Like large MSOs, smaller cable companies believe they can better compete against direct-broadcast satellite by offering a package of services, not just video but voice, broadband and even cellular phone service.
The NCTC and ACA since 2001 have been holding joint annual meetings. This year’s event, rebranded as the Independent Show, kicks off with a Sunday dinner July 30, with panels and sessions July 31 to Aug. 2.
In the past, the ACA sponsored the opening welcome dinner and conducted its show sessions totally separate from the NCTC’s. This year, the welcome dinner is being held by both groups, and ACA and NCTC panels are sprinkled throughout the four-day show.
“The biggest change to the face of the show, the appearance of the show, is that it really is much more integrated with the ACA,” Abbas said.
ACA president Matt Polka agreed that fully combining both meetings allows for more integration of the topics of politics, his forte, and business, the NCTC’s bailiwick. Retransmission consent, for example, is one issue that has political and business implications.
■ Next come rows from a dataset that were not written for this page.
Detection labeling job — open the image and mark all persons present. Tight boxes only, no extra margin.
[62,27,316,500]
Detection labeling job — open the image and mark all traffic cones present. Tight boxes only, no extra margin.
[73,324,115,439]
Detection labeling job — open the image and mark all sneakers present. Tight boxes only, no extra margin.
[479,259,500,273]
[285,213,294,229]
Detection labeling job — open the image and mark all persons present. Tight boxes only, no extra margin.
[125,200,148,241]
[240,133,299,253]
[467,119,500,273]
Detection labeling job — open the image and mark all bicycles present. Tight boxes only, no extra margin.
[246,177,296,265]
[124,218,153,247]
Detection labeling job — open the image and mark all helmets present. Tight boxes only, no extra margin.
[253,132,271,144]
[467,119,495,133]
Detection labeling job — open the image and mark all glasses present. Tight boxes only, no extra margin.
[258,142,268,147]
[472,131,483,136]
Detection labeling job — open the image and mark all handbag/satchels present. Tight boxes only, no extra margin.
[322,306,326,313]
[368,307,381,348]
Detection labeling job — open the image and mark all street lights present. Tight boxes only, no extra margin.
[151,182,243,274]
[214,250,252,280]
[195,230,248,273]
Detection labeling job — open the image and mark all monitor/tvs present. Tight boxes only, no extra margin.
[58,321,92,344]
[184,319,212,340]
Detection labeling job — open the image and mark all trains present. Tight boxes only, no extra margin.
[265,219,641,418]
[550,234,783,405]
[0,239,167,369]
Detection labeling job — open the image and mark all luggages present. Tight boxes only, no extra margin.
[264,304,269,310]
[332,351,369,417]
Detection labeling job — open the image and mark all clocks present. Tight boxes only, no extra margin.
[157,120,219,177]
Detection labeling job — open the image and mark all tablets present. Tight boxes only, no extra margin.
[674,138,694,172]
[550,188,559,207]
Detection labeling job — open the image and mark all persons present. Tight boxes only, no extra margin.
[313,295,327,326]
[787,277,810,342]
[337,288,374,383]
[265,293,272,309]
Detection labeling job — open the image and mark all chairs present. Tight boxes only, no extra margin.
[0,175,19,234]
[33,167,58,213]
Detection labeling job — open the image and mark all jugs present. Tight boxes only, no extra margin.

“Business is politics and politics is business,” Polka said. “In virtually any aspect of what I do, three’s a business context. And in virtually everything that Jeff does, there’s a political context.”
Abbas, who has spent the past four months traveling across the country and visiting 40 of his members, has made it his mission to make overtures to fellow cable organizations — not only CTAM, but such others as the National Cable & Telecommunications Association.
He’s enthusiastic about CTAM president Char Beales coming to the Independent Show to lead a panel on effective marketing for smaller cable systems in rural markets.
“I’m just thrilled that Char is going to come out and spend some time with us,” Abbas said, adding that he expects her to tailor her observations to his members.
“Having Manhattan to amortize a marketing decision would be a wonderful thing, and our guys don’t have [that],” he said. “Char has to push her thinking down to the lowest practical denominator.”
As far as the quad-play panel at the show, 20 to 30 of the NCTC’s members are already offering wireless phone service, according to Abbas. He has talked to some of the cable-operator participants in the Sprint Nextel wireless consortium to get a read about whether his members will be able to jump on that deal.
“Clearly they want to welcome us to the party, to have us get a place in line,” Abbas said. “But the flip of that is they don’t know whether that line … [means waiting] six months long or two years long before they work through all of their own operational integration-type questions.”
Ultimately, according to Abbas, NCTC members “may think that joint venture is the right vehicle for them, or they might think that the time horizon is too long or too uncertain, that they may want to do something on a reseller basis, even if it’s on a short-term basis, to get some experience in the product bundle.
But they want to know what their options are so they can make an informed decision.”